À cet effort sauvage, Boris regarda fixement. Pas sûr qu’il ait la moindre idée de ce que voulait dire Starmer. D’après l’expression de son visage, il a peut-être passé trop de temps au soleil lundi. (Il n’était pas le seul. Les épaules de la chef adjointe du Labour, Angela Rayner, étaient plus roses qu’une sucette à la fraise.)

Bouffon à la Chambre: Sir Keir Starmer a fait des blagues aux PMQ hier, mais a évité d’interroger Boris Johnson sur les projets du gouvernement d’expulser les Channel-hoppers vers le Rwanda

Le Premier ministre Boris Johnson est photographié assis à côté du ministre de l'Intérieur Priti Patel, de la ministre des Affaires étrangères Liz Truss et du chancelier de l'Échiquier Rishi Sunak lors de la session hebdomadaire des PMQ à la Chambre des communes à Londres le 15 juin.

Le Premier ministre Boris Johnson est photographié assis à côté du ministre de l’Intérieur Priti Patel, de la ministre des Affaires étrangères Liz Truss et du chancelier de l’Échiquier Rishi Sunak lors de la session hebdomadaire des PMQ à la Chambre des communes à Londres le 15 juin.

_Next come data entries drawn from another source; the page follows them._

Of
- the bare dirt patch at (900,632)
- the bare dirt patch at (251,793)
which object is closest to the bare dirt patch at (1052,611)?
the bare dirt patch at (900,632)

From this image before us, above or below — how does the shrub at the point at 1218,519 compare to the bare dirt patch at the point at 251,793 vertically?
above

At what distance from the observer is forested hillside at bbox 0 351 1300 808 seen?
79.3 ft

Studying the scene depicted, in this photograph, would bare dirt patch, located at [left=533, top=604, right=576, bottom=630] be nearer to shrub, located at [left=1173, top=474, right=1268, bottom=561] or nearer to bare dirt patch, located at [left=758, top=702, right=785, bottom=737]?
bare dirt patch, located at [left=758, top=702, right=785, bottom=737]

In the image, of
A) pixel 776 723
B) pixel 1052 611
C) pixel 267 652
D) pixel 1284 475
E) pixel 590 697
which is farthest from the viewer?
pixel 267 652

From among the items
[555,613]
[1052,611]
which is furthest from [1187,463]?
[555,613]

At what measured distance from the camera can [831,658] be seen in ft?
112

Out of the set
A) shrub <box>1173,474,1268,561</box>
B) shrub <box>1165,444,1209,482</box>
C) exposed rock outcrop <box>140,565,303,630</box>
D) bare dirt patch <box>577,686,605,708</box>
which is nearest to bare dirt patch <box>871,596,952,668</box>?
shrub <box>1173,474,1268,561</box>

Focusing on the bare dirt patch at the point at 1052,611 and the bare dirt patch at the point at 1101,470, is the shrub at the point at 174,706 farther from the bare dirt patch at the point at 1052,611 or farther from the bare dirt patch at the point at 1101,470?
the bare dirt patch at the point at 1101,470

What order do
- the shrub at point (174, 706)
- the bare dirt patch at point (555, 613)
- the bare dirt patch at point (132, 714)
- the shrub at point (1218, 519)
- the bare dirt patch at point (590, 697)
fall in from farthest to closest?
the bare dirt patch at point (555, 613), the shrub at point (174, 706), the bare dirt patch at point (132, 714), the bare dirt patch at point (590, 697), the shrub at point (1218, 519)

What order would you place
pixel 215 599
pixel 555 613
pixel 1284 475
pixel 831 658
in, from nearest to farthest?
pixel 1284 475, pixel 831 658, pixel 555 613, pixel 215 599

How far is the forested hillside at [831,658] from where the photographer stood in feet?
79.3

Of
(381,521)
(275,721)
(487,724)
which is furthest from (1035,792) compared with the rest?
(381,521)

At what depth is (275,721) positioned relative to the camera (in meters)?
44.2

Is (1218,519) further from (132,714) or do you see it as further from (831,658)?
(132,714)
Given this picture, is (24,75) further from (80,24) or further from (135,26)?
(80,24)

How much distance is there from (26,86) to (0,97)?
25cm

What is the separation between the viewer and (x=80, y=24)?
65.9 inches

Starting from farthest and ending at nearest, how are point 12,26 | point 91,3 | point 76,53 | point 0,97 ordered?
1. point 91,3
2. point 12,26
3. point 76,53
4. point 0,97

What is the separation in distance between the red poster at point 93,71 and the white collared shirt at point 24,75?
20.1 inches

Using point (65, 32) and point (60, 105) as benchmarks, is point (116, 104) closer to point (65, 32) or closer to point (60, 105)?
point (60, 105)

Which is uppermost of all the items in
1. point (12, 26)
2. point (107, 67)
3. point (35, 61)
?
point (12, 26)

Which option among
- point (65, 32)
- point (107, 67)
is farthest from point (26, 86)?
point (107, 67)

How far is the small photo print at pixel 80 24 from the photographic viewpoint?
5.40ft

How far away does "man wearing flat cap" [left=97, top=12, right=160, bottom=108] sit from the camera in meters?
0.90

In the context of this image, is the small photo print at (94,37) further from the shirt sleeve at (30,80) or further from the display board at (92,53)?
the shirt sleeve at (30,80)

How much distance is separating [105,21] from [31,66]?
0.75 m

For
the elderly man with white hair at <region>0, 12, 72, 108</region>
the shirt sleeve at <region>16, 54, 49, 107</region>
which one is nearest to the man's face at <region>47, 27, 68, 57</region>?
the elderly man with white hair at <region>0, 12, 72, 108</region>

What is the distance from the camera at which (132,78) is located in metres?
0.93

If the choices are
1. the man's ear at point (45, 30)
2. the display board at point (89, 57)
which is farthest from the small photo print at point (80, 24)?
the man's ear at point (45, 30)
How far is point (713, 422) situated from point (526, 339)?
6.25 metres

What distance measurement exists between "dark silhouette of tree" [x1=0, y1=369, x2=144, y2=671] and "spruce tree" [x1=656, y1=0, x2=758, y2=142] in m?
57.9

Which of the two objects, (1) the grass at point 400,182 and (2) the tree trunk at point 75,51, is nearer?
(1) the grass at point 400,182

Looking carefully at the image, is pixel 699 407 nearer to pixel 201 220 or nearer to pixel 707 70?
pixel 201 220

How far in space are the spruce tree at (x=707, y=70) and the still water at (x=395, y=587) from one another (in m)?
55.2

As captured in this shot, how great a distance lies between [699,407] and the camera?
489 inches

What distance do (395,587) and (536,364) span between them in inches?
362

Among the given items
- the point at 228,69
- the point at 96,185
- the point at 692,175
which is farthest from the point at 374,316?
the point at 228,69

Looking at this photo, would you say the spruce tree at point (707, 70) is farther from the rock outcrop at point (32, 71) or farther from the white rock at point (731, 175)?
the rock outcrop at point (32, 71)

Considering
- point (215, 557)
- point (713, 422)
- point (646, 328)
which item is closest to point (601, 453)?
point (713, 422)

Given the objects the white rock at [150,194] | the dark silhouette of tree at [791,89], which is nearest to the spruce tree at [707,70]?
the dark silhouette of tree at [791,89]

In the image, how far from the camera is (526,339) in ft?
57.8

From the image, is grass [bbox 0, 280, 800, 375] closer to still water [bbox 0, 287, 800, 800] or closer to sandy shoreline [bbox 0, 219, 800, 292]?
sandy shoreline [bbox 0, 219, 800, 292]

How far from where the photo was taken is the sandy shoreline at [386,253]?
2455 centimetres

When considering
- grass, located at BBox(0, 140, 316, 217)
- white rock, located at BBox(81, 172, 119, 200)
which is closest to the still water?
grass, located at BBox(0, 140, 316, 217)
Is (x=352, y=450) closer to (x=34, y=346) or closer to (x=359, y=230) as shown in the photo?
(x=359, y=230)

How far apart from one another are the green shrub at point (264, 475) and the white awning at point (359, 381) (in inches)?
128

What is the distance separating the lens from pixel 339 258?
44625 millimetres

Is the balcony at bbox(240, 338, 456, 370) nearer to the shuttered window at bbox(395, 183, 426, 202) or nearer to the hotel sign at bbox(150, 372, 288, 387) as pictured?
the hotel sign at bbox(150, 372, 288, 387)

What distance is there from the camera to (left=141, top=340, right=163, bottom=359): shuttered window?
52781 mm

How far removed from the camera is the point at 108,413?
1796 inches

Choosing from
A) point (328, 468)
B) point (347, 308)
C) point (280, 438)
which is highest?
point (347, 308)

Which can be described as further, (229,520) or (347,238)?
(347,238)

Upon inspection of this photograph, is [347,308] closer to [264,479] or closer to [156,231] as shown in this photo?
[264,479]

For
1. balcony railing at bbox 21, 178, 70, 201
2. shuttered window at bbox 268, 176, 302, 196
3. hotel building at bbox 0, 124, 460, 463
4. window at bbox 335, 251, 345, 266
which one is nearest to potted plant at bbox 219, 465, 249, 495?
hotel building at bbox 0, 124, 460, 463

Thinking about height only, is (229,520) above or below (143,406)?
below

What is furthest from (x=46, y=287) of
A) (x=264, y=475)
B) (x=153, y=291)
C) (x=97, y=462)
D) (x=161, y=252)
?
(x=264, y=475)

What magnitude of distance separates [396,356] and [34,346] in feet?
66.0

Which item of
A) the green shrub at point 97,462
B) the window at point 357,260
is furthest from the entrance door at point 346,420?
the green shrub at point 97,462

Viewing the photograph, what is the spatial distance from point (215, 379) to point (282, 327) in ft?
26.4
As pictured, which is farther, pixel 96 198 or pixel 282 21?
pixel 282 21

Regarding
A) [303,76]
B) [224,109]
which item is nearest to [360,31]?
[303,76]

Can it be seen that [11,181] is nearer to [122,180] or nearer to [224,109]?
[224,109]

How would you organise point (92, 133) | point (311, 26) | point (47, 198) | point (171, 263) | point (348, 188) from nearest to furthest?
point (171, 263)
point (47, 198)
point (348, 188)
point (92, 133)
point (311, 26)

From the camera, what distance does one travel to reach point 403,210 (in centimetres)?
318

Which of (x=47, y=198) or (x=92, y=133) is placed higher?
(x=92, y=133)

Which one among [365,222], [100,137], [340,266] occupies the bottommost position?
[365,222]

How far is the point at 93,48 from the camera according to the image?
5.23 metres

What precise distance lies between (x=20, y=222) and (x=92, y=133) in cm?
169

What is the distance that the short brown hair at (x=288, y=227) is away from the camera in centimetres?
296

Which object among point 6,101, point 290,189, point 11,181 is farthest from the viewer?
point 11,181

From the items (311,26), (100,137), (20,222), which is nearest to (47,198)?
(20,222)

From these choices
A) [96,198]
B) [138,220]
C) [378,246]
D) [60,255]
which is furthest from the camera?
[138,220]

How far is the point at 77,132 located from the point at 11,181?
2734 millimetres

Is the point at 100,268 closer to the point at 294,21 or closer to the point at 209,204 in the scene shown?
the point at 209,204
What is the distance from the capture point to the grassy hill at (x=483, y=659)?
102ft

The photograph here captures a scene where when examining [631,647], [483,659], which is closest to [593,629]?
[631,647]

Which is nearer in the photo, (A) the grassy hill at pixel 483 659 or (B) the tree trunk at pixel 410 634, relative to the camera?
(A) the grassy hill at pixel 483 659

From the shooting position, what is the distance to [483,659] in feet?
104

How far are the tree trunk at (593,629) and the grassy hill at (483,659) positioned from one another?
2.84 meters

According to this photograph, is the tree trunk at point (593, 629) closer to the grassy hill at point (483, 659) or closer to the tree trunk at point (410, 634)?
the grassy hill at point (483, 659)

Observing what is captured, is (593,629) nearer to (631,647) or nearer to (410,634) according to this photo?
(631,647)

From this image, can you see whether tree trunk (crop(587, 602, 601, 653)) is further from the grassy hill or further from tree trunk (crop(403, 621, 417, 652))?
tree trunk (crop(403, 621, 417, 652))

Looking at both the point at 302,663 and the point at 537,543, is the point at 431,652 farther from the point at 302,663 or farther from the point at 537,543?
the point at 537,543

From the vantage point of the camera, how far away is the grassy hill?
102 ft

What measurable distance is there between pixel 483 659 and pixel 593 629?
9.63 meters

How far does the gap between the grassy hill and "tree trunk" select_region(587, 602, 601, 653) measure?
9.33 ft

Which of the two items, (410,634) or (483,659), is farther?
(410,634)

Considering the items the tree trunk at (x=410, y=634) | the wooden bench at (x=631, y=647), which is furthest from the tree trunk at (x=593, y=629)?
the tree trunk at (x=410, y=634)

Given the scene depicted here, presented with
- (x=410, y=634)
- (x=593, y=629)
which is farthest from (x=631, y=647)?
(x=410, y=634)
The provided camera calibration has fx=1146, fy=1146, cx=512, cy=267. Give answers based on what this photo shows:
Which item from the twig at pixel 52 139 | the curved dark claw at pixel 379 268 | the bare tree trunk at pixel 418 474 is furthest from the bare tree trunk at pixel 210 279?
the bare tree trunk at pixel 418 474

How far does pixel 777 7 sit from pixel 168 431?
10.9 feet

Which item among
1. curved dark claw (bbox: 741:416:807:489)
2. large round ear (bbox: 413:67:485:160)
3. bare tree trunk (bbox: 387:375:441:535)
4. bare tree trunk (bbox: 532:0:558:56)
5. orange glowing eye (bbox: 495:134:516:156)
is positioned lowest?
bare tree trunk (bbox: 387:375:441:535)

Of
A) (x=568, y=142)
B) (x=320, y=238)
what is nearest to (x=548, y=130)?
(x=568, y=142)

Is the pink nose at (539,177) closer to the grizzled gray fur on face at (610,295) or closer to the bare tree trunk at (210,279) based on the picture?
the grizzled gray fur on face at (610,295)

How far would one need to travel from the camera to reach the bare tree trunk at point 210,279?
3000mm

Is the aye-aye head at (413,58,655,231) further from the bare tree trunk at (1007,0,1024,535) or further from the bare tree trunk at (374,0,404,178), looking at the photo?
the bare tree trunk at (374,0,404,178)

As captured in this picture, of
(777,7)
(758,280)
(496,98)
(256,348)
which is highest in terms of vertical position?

Mais Keir n’en avait pas fini avec les claquements de cuisse. « Il dit que l’économie est en plein essor alors qu’elle se contracte », a-t-il poursuivi. « Il joue tellement qu’il pense qu’il est sur Love Island! »

S’il s’était agi d’un club de travailleurs, une telle plaisanterie boiteuse aurait été accueillie par un silence de pierre suivi d’un brin de tumbleweed flottant sur la scène. Mais étant les Communes bien sûr, les banquettes conservatrices ont éclaté en ya-boos dérisoires.

La chambre, soit dit en passant, était bruyante. Double fort. Les députés d’arrière-ban conservateurs s’étaient lancés dans une frénésie avant le déjeuner. Starmer déteste quand c’est comme ça. Cela le fait perdre son rythme. À un moment donné, il a commencé à tergiverser à la boîte d’expédition pendant si longtemps que le président Sir Lindsay Hoyle a interrompu: « Je pense que nous devons poser une question. » Suscitez un rire tonitruant.

Sa prochaine ligne d’attaque consistait à régurgiter un document diffusé par certains des propres députés de Boris, dans lequel ils décrivaient le Premier ministre comme la réponse des conservateurs à Jeremy Corbyn. Boris a tiré son plus élastique ‘Tu quoi?’ face et a répliqué que Starmer avait fait campagne pour le vieux Trot trompé.

Il a ajouté que, comparé à Starmer, Corbyn était une figure « dynamique ». Et sur la preuve que j’ai vue hier, il était difficile d’être en désaccord.